Health Policy

24.01.18

Child health not ‘given the political attention it deserves’

The government in England is not hitting key targets on child health, says the Royal College of Paediatrics and Child Health (RCPCH).

Following its latest report into paediatric health, the RCPCH says some progress has been made in areas set out a year ago, but added that overall funding cuts were disproportionately affecting children’s services.

While the Scottish and Welsh Governments were credited for their efforts overall, health services in England were criticised for not increasing investment in child health research and making no progress on an overarching child health strategy.

Professor Neena Modi, president of the RCPCH, emphasised the effect that can be created by focusing on children’s health, specifically as a preventative measure for other problems that can develop later in life.

“The science exists for all to see, invest in the health of children and make a huge difference to their health in later life and hence to their economic productivity,” Modi said.

“For example, four-fifths of obese children will remain obese as adults and this will result in them losing between 10-20 years of healthy life.

“That’s a very frightening statistic and something that the government must get to grips with. It’s no wonder the NHS is burgeoning under the weight of ill health. This is time for a long vision for the sake of the nation’s wellbeing and prosperity, yet the focus remains short-term and ineffective.”

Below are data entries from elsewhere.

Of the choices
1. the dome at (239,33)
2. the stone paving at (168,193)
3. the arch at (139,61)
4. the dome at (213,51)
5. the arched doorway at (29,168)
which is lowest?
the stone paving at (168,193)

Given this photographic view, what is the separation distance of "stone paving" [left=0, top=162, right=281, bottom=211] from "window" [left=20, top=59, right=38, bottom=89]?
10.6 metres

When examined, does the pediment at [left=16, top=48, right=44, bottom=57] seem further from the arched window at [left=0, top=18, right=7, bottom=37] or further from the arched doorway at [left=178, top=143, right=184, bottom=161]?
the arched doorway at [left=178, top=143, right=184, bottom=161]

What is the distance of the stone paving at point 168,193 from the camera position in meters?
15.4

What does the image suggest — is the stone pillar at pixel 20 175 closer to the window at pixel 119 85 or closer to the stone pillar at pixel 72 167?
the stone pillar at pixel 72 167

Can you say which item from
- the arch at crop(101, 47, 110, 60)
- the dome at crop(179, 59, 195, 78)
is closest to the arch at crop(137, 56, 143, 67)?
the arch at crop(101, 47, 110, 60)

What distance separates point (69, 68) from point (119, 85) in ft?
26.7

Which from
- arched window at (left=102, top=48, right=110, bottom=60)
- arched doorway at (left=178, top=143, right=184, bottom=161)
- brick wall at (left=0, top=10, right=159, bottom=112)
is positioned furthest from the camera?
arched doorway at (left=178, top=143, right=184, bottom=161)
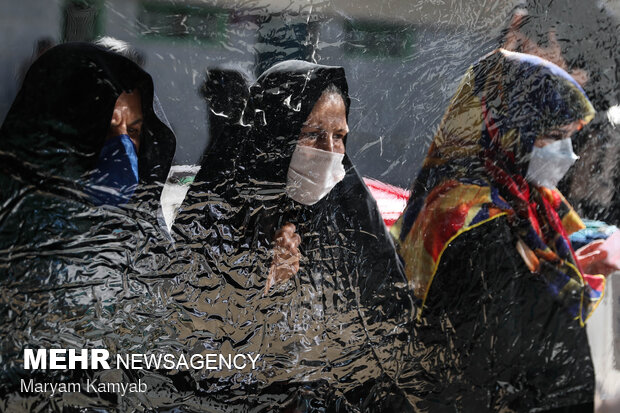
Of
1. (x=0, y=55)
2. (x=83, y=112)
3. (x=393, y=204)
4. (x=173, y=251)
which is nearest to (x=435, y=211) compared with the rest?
(x=393, y=204)

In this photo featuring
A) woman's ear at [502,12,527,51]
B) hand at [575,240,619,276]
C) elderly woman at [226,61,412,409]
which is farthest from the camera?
hand at [575,240,619,276]

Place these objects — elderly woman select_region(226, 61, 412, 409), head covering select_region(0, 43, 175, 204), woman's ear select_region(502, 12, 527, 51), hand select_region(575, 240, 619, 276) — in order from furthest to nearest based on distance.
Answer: hand select_region(575, 240, 619, 276) < woman's ear select_region(502, 12, 527, 51) < elderly woman select_region(226, 61, 412, 409) < head covering select_region(0, 43, 175, 204)

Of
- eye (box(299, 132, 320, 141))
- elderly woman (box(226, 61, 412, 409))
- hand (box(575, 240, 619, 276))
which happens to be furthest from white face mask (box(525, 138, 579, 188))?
eye (box(299, 132, 320, 141))

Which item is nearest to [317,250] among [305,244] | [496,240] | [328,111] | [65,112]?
[305,244]

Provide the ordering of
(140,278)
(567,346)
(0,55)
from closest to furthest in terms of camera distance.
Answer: (0,55), (140,278), (567,346)

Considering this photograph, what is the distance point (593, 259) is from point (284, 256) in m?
0.73

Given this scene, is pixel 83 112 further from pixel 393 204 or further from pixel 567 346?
pixel 567 346

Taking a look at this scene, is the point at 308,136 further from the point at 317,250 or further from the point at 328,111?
the point at 317,250

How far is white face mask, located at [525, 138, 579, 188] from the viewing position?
3.54 feet

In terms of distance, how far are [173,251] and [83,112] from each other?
11.2 inches

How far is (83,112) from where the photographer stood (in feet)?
2.73

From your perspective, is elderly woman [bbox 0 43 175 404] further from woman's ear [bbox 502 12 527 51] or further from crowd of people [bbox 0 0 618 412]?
woman's ear [bbox 502 12 527 51]

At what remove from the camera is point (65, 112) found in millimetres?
822

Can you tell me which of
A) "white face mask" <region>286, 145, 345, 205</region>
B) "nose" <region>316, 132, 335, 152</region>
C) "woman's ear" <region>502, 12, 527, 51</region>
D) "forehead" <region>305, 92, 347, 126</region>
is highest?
"woman's ear" <region>502, 12, 527, 51</region>
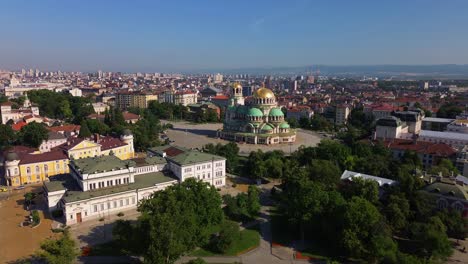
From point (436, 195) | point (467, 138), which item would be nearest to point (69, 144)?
point (436, 195)

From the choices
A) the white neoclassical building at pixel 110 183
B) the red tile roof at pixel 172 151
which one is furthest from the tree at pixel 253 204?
the red tile roof at pixel 172 151

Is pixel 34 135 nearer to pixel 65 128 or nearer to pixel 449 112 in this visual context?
pixel 65 128

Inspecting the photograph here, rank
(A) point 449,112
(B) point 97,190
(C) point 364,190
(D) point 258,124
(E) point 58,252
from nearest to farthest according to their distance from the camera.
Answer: (E) point 58,252 → (C) point 364,190 → (B) point 97,190 → (D) point 258,124 → (A) point 449,112

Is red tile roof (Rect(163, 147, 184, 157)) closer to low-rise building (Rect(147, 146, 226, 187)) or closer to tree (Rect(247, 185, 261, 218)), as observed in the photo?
low-rise building (Rect(147, 146, 226, 187))

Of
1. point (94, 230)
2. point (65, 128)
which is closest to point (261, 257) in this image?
point (94, 230)

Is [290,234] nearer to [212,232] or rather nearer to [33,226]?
[212,232]

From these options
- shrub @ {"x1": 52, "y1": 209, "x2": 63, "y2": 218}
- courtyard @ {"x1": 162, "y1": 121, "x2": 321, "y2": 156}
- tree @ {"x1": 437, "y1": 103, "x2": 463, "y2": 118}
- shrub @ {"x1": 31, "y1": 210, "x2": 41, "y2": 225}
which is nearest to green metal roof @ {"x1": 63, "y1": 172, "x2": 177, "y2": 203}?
shrub @ {"x1": 52, "y1": 209, "x2": 63, "y2": 218}

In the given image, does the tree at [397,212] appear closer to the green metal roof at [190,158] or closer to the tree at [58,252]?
the green metal roof at [190,158]
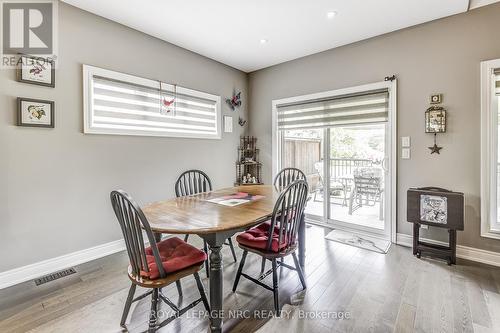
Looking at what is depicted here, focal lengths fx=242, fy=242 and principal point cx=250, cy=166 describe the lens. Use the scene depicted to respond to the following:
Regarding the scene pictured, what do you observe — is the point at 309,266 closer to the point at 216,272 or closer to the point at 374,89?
the point at 216,272

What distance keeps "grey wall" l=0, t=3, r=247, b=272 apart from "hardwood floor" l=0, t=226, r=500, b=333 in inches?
17.0

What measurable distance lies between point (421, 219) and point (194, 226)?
254 centimetres

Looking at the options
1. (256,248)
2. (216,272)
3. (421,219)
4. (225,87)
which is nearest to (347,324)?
(256,248)

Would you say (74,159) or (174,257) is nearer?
(174,257)

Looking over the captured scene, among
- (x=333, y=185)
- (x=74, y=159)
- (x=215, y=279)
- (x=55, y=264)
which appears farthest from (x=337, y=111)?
(x=55, y=264)

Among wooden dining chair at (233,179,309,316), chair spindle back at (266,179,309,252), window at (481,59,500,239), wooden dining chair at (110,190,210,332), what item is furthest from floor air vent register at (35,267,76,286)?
window at (481,59,500,239)

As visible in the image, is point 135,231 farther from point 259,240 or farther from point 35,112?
point 35,112

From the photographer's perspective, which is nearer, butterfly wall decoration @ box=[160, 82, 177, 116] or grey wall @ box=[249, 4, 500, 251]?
grey wall @ box=[249, 4, 500, 251]

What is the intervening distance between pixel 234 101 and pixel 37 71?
2667 millimetres

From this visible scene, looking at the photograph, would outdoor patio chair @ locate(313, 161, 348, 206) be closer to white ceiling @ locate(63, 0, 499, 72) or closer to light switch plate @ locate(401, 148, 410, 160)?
light switch plate @ locate(401, 148, 410, 160)

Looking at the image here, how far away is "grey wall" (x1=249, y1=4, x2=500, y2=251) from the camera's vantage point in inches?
101

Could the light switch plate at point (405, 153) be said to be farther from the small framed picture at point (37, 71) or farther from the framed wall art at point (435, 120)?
the small framed picture at point (37, 71)

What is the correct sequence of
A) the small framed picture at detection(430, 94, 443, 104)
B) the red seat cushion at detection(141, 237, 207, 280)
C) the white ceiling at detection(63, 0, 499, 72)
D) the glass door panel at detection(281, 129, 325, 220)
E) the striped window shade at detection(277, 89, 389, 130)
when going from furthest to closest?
the glass door panel at detection(281, 129, 325, 220)
the striped window shade at detection(277, 89, 389, 130)
the small framed picture at detection(430, 94, 443, 104)
the white ceiling at detection(63, 0, 499, 72)
the red seat cushion at detection(141, 237, 207, 280)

There was credit given to English health leaders for the launch of the Digital Child Health Strategy, the beginning of the Tobacco Control Plan, and the implementation of some key specialist service reviews.

However, the failure to put in place a junk food advertising ban, and the lack of a system to measure UK breastfeeding prevalence brought further criticism on the government.

Professor Russell Viner, RCPCH officer for health promotion, commented: “Child health isn’t being given the political attention it deserves in Westminster, which is disappointing given the real commitments from the Scottish and Welsh Governments.

“While policies such as the soft drinks industry levy and new tobacco control plan are to be applauded, the approach is piecemeal. Getting it right in childhood means setting up future generation for a lifetime of better health. Investing in children is an investment in the entire population.”

In addition to the health sector, the issue has also hit councils because a lot of early-life services are run by local authorities.

The Local Government Association’s (LGA) community wellbeing board chair Cllr Izzi Seccombe, used the opportunity to call for greater funding to care in order to stop vital services being put under pressure.

“The LGA has long called for fundamental reforms to tackle childhood obesity, such as for councils to be given a say in how and where the soft drinks levy is spent, better labelling on food and drink products, and for councils to be given powers to ban junk food advertising near schools,” she explained.

“Public health services play a vital role in improving the health of children, young people and adults, reducing the need for treatment later down the line and easing the pressure on the NHS.

“Unless this is properly funded, it will put services at risk which are vital in supporting the health and development of babies, children and families.”